Inseguendo le ombre del colibrì: recensione

Inseguendo le ombre dei colibrì è un libro appartenente alla letteratura di viaggio, edito da Alpine Studio nel 2017 e facente parte della collana “Orizzonti”.

L’autore, Paolo Luigi Zambon, che esordisce proprio tramite questo scritto, narra di un viaggio intrapreso con la propria compagna; in sella ad uno scooter, ci porta con sé ad attraversare i variegati paesi dell’America latina per un totale di 23.000 km in otto mesi. Già dal titolo dell’opera, ben presto spiegato, si percepisce quella nota di romanticismo che si fa largo, dolce e contagiosa, tra le righe di un racconto on the road scritto con sapienza; romanticismo che rende il libro apprezzabile tanto da coloro che sono effettivamente interessati a quell’angolo di mondo (i quali non dovrebbero prescindere da questa lettura), quanto da coloro che quell’angolo non lo conoscono affatto.

I temi che vengono affrontati, con minuzia quando necessario, sono molteplici e dagli ambiti più disparati: si spazia dalla politica attuale, all’arte, alla cronaca, alla storia con una velocità che si potrebbe ricondurre a una valanga. E proprio valanga potrebbe essere il giusto termine per descrivere questa esperienza di lettura: una valanga di colori, di sapori e persino di profumi, di luoghi e di incontri, di eventi che si susseguono
e inesorabili si riversano nella mente del lettore, arricchendolo e inebriandolo con la stessa energia che l’autore ha saputo cogliere in quelle terre e fra quelle piazze, e che ha saputo incatenare a una pagina bianca scegliendo le giuste parole.

Mi sono resa conto che qualcosa, di questo libro, fosse diversa nel momento in cui ancora una volta, come un’ombra dal mio passato, mi sono ritrovata a ricercare su una mappa i nomi dei paeselli toccati dall’autore, quasi fossi la terza protagonista del suo viaggio straordinario. Mi sono ritrovata incantata dalla bontà d’animo di chi ha ben poco e nonostante ciò donerebbe ogni cosa; rattristata per la storia di chi aveva provato a tuffarsi in un mondo migliore da cui poi era stato cacciato ed emozionata, invece, per chi da quel mondo migliore era tornato perché “tutti i soldi del mondo non possono comprare l’aria che si respira nella terra in cui sei nato”.

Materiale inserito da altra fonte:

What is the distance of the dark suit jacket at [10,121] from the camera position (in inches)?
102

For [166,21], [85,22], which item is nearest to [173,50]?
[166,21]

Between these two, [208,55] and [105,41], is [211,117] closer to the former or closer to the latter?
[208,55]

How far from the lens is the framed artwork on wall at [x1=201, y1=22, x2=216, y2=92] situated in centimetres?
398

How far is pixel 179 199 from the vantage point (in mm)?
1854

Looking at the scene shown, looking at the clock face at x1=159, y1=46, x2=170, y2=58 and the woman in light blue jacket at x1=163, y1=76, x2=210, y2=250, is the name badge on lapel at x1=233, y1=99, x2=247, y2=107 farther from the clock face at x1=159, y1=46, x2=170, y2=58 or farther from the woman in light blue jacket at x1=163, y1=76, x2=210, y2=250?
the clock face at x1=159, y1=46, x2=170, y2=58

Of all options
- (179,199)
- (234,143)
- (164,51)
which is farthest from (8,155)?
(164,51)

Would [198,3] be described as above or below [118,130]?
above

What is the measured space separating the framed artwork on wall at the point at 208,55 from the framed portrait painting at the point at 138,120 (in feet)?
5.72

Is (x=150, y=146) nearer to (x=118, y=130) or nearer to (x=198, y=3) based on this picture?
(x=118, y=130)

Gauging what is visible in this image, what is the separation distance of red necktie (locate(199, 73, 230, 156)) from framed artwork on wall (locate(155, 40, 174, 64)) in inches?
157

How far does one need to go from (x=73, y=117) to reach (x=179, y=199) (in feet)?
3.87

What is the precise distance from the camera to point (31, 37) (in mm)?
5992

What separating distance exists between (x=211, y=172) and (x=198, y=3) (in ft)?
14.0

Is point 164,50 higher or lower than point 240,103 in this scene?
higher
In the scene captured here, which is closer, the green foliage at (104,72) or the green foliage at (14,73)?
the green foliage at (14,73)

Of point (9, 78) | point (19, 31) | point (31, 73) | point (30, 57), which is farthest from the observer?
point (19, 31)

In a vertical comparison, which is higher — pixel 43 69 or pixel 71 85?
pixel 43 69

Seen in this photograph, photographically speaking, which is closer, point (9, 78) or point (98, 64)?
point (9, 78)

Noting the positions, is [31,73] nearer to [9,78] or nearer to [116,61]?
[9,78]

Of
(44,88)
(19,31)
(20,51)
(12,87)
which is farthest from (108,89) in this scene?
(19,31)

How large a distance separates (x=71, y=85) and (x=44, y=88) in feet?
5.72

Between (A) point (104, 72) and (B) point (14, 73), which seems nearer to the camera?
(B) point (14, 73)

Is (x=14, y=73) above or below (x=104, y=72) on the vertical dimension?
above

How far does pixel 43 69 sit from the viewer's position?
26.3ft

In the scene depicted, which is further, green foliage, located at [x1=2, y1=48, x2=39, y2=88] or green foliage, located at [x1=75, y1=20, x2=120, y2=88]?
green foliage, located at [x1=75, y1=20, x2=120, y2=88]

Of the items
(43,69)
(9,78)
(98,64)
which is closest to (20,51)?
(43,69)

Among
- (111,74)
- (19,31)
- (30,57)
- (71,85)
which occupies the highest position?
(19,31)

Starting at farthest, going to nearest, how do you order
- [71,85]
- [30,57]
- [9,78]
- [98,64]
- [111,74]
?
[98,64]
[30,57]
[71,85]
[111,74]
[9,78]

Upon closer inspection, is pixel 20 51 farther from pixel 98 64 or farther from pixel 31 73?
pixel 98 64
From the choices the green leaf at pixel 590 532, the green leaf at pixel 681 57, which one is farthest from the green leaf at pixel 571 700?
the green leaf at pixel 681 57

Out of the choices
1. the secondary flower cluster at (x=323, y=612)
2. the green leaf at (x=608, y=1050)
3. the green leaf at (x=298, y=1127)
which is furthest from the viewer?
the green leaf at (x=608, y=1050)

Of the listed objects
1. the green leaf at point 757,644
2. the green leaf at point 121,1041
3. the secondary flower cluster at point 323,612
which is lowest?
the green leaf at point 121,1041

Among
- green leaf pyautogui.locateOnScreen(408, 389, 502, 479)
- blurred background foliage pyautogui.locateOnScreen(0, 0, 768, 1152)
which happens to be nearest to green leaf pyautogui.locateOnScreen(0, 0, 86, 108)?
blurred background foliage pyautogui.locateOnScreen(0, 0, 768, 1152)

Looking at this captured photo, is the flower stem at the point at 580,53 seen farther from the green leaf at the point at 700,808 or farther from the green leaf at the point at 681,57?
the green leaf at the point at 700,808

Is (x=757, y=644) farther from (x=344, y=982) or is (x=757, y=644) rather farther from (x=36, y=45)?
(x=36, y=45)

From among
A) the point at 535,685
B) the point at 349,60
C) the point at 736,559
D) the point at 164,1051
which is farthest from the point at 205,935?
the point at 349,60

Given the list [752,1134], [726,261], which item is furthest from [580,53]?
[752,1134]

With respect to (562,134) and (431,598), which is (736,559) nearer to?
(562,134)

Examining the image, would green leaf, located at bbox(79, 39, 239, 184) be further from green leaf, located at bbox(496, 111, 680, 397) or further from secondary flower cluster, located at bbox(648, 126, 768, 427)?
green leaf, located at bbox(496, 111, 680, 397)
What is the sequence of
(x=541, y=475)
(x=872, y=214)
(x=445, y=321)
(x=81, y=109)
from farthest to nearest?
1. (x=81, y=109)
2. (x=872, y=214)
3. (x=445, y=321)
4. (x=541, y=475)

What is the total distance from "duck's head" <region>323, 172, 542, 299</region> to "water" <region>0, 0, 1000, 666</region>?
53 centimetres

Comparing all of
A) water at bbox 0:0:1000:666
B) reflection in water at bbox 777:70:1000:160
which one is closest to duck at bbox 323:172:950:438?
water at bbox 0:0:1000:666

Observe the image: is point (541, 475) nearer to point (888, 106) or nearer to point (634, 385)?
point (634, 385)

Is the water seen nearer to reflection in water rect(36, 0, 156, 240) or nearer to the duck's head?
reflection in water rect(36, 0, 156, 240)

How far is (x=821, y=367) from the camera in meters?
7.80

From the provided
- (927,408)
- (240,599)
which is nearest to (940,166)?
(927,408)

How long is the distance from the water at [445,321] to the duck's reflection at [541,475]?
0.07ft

Inseguendo le ombre dei colibrì è un racconto che consiglio a chiunque abbia curiosità del mondo. Va letto con la dovuta calma, specie quando l’autore racconta con una febbrile insistenza, data probabilmente dall’enorme quantità di ricchezze scorte, perché possa essere apprezzato appieno. I risultati non potranno che essere una mente più consapevole e un cuore colmo d’emozione.